Things are now going much better! I realized that with task manager (choosing file and run) I can start any program that I want, even though explorer is not working. Actually explorer.exe had been deleted from my machine. I was able to copy this from another machine, and it is working again At the moment I am doing a million of scans with different recommended antispyware programs. The results so far is that Malwarebytes' Anti-Malware found 15 different Rogue-stuff and one trojan, SUPERAntiSpyware and Panda's ActiveScan have not found anything. I just changed my antivirus program McAfee (which also didn't find anything) to Avast and I am doing a scan with this at the moment.
However, when I did one scan with Counterspy, it found again the adware AP Holding and it removed it, and the next time it found it again, although I had turned off the system restore option before restarting the machine in between. Really strange. And when it had removed this adware, explorer was blocked afterwards, and I had to restart the machine and manually start explorer with task manager to make it work again. According to Counterspy, AP Holding is an adware of elevated risk. Well, I hope that after all my scans the virus will finally be found and removed for good!

 

Actually what helped was to uninstall and reinstall Counterspy... Now it does no longer find this adware and it does no longer block explorer.exe. The problem seems to have started after I upgraded Counterspy to its third version, maybe this wasn't done correctly somehow. Anyway, now everything seems to work well again! Thanks for your efforts to help me.

 

I'm glad to hear you were able to get the system back under your control - it's a terrible feeling when you first realize that something's taken control away from you.
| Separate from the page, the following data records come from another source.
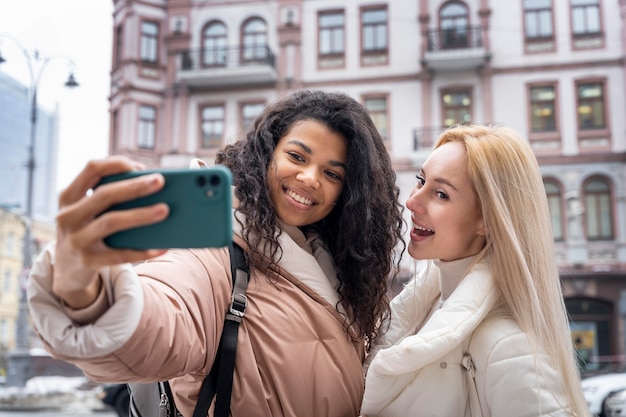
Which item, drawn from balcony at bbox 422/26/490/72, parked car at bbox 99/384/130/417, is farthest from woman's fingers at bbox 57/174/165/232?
balcony at bbox 422/26/490/72

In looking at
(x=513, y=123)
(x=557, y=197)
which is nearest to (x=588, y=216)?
(x=557, y=197)

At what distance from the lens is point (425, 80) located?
10.7 meters

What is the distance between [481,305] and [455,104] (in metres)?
9.92

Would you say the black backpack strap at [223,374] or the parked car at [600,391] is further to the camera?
the parked car at [600,391]

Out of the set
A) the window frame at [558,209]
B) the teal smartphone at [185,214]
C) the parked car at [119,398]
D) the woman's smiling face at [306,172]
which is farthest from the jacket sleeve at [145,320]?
the window frame at [558,209]

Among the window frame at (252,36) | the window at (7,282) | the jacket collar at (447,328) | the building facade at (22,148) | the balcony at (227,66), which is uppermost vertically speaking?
the window frame at (252,36)

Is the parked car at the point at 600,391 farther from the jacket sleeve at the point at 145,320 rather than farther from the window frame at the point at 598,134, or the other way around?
the window frame at the point at 598,134

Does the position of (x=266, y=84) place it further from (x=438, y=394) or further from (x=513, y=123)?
(x=438, y=394)

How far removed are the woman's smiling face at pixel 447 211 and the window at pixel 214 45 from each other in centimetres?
1001

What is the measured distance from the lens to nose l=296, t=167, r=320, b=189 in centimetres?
130

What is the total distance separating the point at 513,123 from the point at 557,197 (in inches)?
56.6

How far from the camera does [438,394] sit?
3.87 ft

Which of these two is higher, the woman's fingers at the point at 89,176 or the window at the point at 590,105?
the window at the point at 590,105

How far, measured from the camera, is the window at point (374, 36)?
10.9 meters
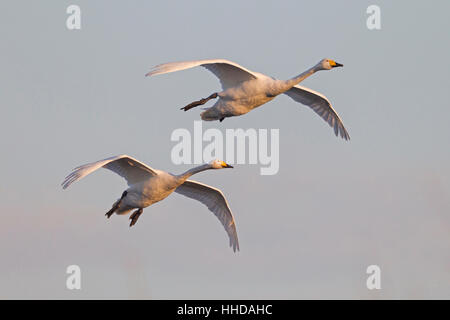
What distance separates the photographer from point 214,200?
40156 millimetres

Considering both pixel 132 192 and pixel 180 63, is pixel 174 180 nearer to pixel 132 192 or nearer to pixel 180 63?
pixel 132 192

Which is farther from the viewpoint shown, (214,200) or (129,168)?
(214,200)

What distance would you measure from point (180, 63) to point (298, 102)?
8788mm

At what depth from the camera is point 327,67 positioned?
3847cm

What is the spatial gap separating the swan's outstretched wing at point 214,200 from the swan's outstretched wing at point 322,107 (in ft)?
15.6

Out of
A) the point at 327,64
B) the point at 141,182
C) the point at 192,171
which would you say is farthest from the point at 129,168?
the point at 327,64

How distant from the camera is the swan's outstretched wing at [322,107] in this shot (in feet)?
135

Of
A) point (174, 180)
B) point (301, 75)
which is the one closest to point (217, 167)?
point (174, 180)

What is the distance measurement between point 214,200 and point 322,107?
211 inches

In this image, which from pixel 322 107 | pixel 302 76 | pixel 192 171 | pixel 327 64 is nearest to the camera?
pixel 192 171

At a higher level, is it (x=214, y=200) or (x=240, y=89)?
(x=240, y=89)

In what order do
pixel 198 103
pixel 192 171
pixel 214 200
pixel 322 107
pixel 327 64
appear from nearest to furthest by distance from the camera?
pixel 192 171, pixel 198 103, pixel 327 64, pixel 214 200, pixel 322 107

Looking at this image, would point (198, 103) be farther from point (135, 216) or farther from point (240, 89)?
point (135, 216)

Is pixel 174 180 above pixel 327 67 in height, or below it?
below
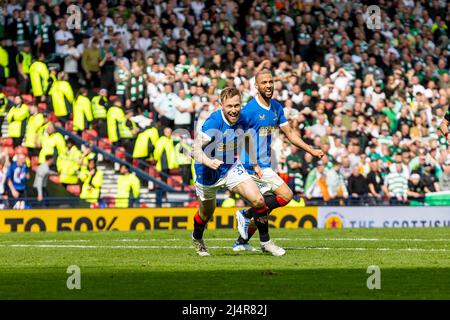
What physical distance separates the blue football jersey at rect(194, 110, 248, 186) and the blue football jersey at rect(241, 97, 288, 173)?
0.44 feet

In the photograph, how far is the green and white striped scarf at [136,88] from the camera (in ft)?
96.7

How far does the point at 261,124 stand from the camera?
656 inches

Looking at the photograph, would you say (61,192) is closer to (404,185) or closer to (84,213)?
(84,213)

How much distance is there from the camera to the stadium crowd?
28578 mm

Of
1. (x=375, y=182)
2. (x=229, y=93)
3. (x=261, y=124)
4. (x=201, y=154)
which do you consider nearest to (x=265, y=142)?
(x=261, y=124)

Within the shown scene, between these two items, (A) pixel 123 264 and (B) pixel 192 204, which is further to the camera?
(B) pixel 192 204

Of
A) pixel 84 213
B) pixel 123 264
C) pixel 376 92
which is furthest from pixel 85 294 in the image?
pixel 376 92

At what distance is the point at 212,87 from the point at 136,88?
77.6 inches

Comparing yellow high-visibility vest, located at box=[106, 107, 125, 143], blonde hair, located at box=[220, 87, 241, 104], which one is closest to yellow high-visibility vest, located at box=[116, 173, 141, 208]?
yellow high-visibility vest, located at box=[106, 107, 125, 143]

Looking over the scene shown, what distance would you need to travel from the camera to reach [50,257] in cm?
1678

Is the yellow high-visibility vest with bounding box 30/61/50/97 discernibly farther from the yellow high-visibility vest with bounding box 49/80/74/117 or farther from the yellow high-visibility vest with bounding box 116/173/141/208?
the yellow high-visibility vest with bounding box 116/173/141/208

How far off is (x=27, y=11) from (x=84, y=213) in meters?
6.33

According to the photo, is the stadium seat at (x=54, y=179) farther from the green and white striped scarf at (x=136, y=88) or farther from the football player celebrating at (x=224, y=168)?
the football player celebrating at (x=224, y=168)

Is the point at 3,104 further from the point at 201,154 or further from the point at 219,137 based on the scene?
the point at 201,154
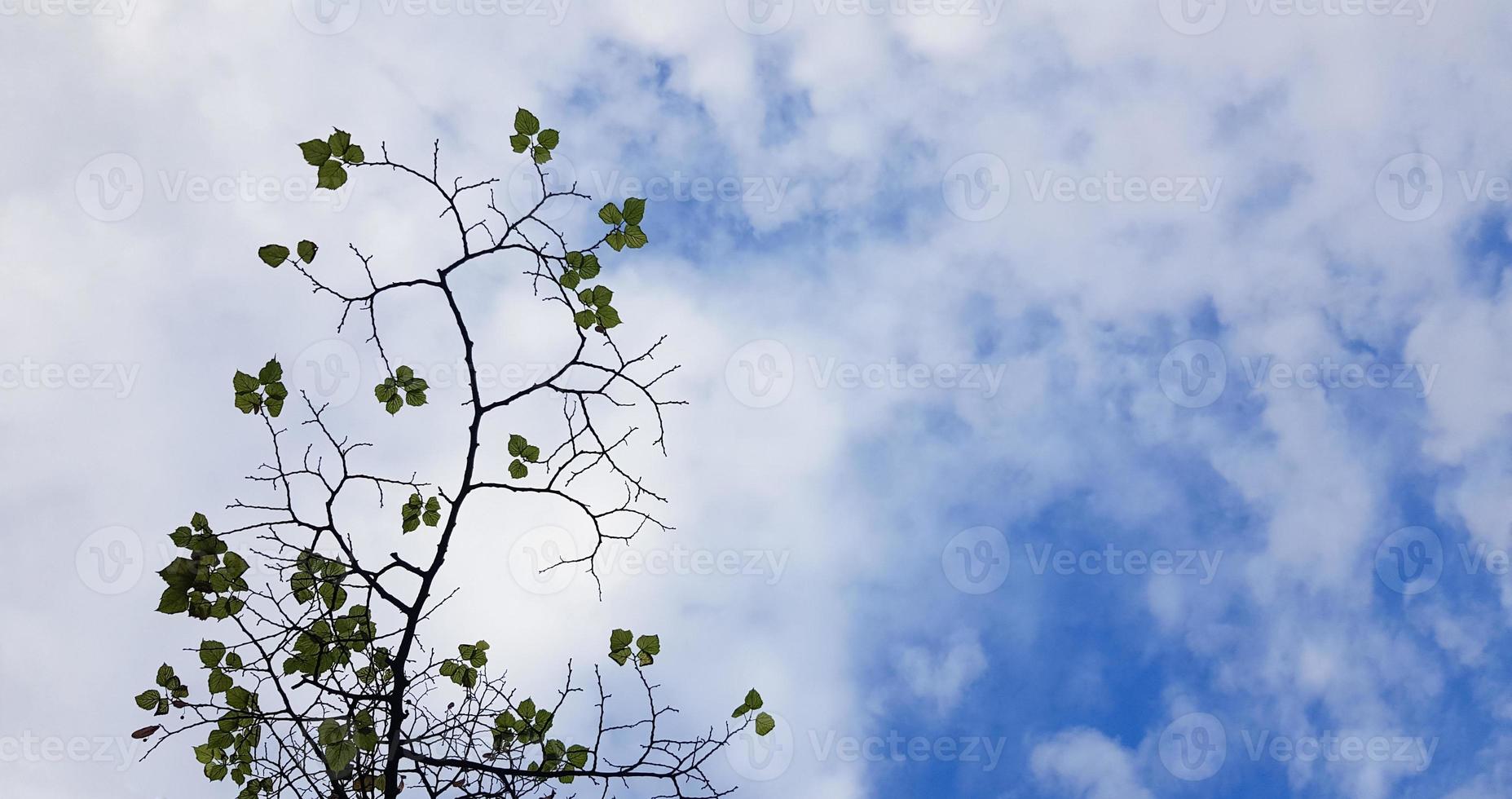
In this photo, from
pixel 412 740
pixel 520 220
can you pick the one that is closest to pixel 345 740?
pixel 412 740

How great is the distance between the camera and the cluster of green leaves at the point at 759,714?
15.4 ft

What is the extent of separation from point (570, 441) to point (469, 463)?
1.72ft

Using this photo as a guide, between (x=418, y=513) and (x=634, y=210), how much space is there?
193 centimetres

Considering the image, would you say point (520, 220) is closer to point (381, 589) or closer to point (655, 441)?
point (655, 441)

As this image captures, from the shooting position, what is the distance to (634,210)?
14.9ft

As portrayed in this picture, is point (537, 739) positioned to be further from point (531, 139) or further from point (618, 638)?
point (531, 139)

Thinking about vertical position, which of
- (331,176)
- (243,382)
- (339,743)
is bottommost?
(339,743)

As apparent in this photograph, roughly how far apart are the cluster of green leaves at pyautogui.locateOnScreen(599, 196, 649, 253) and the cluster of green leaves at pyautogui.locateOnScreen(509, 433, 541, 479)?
1.16m

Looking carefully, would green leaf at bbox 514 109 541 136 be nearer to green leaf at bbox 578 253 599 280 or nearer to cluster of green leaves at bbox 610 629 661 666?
green leaf at bbox 578 253 599 280

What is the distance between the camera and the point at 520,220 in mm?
4496

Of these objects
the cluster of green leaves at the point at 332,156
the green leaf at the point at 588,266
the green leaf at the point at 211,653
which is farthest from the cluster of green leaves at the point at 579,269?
the green leaf at the point at 211,653

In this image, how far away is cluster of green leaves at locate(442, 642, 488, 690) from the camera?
5211 mm

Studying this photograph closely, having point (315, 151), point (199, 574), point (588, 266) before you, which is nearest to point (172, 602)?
point (199, 574)

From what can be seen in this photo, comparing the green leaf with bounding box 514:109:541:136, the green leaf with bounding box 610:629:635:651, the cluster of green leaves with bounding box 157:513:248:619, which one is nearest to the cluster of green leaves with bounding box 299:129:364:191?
the green leaf with bounding box 514:109:541:136
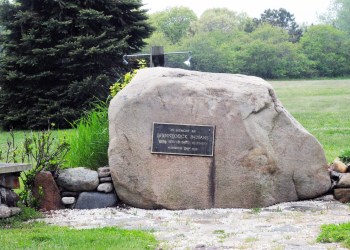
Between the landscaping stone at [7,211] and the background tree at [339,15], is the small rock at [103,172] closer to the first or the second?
the landscaping stone at [7,211]

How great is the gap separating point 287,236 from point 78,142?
156 inches

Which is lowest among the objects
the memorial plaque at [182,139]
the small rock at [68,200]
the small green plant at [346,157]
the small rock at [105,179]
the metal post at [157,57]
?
the small rock at [68,200]

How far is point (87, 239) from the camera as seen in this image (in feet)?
18.8

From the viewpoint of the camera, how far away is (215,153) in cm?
777

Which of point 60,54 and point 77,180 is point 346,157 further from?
point 60,54

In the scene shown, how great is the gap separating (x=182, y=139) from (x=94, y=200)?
4.50 ft

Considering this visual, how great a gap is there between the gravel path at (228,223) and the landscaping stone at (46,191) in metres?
0.20

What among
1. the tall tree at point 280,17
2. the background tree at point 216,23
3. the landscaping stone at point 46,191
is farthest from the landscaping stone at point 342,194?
the tall tree at point 280,17

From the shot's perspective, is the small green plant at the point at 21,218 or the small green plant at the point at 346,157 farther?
the small green plant at the point at 346,157

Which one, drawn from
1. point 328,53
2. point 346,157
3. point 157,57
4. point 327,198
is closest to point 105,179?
point 327,198

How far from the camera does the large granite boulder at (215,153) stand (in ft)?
25.4

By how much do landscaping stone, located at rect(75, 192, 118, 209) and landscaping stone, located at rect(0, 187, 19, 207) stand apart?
2.75 feet

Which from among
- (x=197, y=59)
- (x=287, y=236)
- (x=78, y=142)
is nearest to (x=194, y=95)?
(x=78, y=142)

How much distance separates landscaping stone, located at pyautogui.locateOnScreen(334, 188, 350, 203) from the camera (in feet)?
26.0
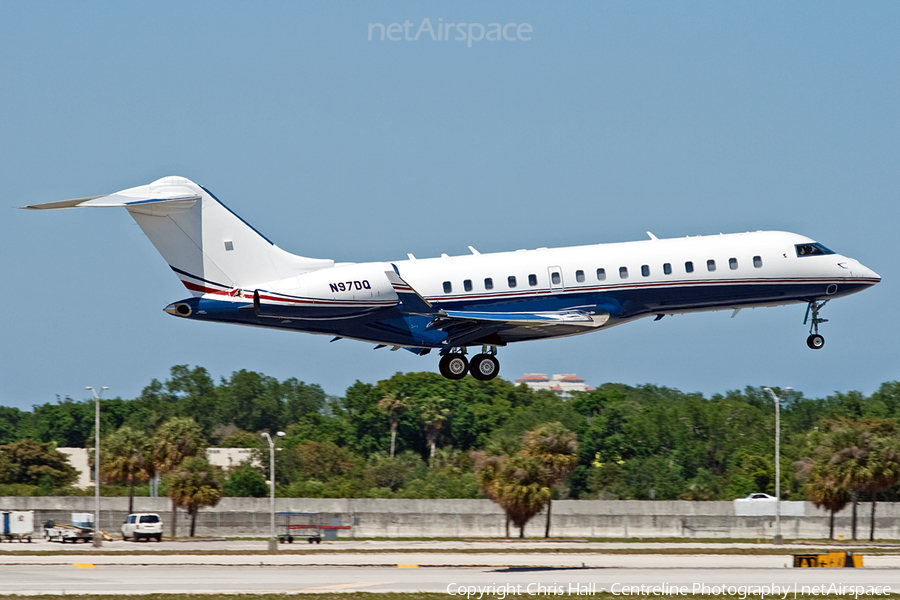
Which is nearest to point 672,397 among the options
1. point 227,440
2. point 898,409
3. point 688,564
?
point 898,409

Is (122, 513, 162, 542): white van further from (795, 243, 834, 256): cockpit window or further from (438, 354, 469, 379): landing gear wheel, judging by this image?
(795, 243, 834, 256): cockpit window

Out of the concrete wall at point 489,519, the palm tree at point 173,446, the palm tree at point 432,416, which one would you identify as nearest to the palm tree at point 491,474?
the concrete wall at point 489,519

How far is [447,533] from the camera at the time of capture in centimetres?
7869

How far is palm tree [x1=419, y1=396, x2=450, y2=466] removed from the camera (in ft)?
409

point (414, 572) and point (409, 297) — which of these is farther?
point (414, 572)

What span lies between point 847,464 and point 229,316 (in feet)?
160

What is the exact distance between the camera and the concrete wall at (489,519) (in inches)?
2945

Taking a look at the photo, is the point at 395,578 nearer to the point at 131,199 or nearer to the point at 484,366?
the point at 484,366

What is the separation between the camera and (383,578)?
46.8 meters

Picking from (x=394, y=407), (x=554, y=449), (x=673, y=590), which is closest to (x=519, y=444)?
(x=554, y=449)

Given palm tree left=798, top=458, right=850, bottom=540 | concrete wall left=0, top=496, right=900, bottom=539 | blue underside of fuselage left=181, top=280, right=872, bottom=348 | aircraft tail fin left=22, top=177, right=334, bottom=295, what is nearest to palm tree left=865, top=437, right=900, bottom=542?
palm tree left=798, top=458, right=850, bottom=540

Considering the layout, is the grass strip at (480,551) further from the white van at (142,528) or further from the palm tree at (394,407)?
the palm tree at (394,407)

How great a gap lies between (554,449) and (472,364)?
138 ft

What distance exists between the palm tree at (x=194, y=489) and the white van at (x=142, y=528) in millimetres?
4504
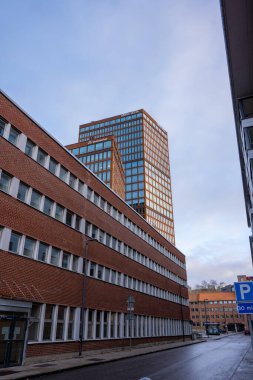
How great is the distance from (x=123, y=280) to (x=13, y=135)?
18879mm

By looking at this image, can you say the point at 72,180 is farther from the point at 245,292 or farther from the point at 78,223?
the point at 245,292

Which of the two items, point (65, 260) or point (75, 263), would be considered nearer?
point (65, 260)

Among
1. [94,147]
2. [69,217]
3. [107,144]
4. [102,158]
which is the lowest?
[69,217]

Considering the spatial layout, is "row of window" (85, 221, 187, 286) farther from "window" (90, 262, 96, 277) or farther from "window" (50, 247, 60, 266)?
"window" (50, 247, 60, 266)

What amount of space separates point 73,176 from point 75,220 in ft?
11.8

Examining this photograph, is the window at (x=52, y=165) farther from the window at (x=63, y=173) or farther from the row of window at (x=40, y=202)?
the row of window at (x=40, y=202)

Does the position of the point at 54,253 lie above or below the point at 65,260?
above

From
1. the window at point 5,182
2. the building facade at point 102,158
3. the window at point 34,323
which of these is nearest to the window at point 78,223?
the window at point 34,323

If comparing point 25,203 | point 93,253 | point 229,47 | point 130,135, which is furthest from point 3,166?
point 130,135

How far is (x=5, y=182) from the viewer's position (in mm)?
17797

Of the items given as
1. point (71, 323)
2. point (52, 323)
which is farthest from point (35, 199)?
point (71, 323)

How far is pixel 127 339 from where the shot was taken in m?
30.1

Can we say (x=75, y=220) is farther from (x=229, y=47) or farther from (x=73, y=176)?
(x=229, y=47)

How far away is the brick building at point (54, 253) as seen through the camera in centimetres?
1680
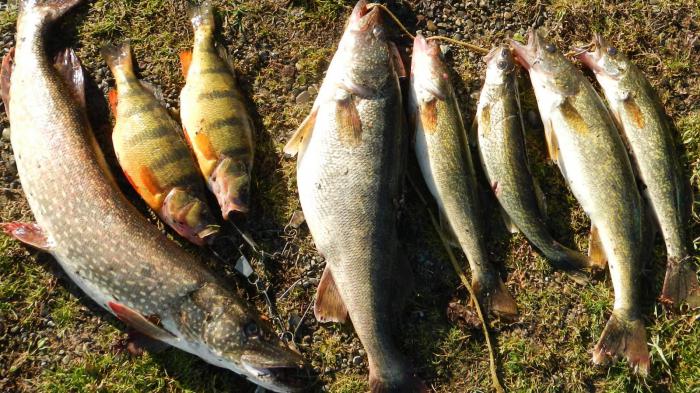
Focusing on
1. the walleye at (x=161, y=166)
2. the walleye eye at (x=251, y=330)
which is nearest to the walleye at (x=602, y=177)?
the walleye eye at (x=251, y=330)

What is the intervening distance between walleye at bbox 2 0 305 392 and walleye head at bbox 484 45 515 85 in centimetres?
283

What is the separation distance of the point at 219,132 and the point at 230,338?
61.6 inches

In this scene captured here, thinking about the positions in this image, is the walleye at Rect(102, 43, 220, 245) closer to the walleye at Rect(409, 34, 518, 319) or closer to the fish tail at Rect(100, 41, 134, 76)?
the fish tail at Rect(100, 41, 134, 76)

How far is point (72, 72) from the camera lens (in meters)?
4.70

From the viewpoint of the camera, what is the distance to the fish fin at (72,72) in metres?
4.59

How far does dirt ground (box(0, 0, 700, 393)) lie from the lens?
4504 mm

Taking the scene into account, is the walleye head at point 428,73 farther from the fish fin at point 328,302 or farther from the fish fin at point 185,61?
the fish fin at point 185,61

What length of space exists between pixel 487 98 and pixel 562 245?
4.68 feet

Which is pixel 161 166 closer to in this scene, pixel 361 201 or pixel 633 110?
pixel 361 201

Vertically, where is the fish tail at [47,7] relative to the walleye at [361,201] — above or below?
above

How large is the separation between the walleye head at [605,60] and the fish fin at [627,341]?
2133 millimetres

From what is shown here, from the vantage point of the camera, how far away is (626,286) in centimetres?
455

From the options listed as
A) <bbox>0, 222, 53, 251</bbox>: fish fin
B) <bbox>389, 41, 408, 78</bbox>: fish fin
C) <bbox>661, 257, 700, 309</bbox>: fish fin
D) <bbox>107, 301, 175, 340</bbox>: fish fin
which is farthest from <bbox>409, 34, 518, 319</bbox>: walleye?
<bbox>0, 222, 53, 251</bbox>: fish fin

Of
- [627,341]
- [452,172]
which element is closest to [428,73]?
[452,172]
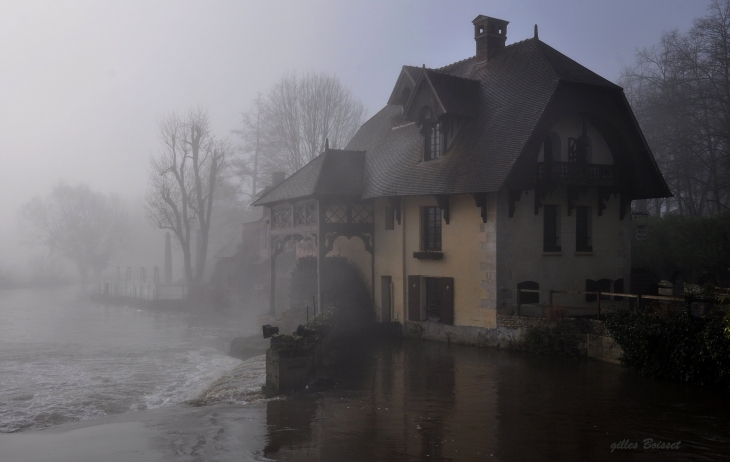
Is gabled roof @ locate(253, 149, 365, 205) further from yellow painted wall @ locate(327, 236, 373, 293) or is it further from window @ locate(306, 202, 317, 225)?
yellow painted wall @ locate(327, 236, 373, 293)

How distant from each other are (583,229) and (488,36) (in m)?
7.57

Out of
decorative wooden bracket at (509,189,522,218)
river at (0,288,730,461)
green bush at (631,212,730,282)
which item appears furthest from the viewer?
green bush at (631,212,730,282)

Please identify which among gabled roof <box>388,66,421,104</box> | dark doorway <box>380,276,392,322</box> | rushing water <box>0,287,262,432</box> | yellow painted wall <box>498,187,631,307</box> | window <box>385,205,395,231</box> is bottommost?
rushing water <box>0,287,262,432</box>

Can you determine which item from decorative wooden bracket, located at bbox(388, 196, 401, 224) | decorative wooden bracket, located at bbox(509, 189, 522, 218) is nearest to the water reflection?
decorative wooden bracket, located at bbox(509, 189, 522, 218)

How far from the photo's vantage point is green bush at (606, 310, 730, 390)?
1107 centimetres

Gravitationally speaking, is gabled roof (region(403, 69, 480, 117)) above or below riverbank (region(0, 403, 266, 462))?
above

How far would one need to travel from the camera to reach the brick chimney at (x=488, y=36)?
72.2 ft

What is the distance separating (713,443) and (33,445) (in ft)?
32.3

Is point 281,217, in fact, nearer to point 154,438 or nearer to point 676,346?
point 154,438

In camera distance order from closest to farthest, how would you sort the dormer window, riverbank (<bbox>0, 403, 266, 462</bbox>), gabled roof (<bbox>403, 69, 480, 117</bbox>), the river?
the river < riverbank (<bbox>0, 403, 266, 462</bbox>) < gabled roof (<bbox>403, 69, 480, 117</bbox>) < the dormer window

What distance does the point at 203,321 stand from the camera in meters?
36.3

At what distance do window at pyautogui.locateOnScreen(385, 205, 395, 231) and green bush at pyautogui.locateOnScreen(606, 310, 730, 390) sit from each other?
363 inches

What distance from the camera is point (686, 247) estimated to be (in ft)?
71.4

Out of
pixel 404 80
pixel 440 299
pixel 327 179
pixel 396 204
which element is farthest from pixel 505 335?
pixel 404 80
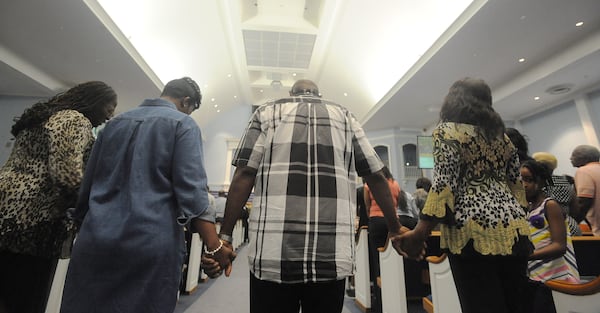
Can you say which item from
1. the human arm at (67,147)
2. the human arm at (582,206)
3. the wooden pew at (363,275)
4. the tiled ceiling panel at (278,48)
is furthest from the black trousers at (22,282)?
the tiled ceiling panel at (278,48)

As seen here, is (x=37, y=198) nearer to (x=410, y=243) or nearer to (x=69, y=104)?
(x=69, y=104)

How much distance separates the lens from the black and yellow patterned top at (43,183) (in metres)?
1.05

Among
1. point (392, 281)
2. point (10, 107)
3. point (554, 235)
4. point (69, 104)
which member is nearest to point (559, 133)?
point (392, 281)

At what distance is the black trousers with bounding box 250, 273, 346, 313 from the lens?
0.86 meters

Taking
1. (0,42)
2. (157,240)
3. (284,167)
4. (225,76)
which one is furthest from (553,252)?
(225,76)

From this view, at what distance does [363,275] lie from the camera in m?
2.83

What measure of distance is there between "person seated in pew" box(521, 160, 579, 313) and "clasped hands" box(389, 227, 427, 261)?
0.50 metres

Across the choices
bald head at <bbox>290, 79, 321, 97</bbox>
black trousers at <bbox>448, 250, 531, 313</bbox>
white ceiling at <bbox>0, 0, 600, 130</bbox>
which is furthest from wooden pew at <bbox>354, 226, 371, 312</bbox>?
white ceiling at <bbox>0, 0, 600, 130</bbox>

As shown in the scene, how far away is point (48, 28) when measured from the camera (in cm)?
403

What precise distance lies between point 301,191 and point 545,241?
1.31 metres

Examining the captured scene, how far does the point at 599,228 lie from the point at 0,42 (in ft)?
25.8

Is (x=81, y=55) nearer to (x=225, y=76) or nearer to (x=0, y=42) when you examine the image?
(x=0, y=42)

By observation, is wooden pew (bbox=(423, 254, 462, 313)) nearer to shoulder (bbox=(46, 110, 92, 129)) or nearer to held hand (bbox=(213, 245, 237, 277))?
held hand (bbox=(213, 245, 237, 277))

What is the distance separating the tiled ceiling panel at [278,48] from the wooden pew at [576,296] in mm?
8490
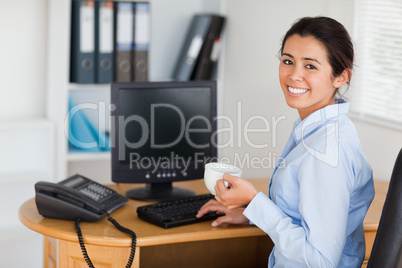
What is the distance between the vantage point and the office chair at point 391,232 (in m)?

It's possible that what got infected was the copy of Counterspy itself; it sounds like you've done a good job of disinfecting without having to reinstall the OS completely. Congratulations!

 

Indeed, congrats on solving the problem! Not to sound like a show off, but I gave my suggestions assuming you already tried to launch explorer.exe through the Task Manager

 

Thanks! I'm so happy that I didn't have to reinstall the system completely. Yes, it seems like it was Counterspy itself that got infected, it was behaving really strangely. And I should of course have known that I can run programs using task manager, I am quite bad at computer stuff, but at least I've learned a lot more during the last few days!

 

There are some viruses targeting anti-virus software. Trojan.KillAV (Symantec's name for it) is an example.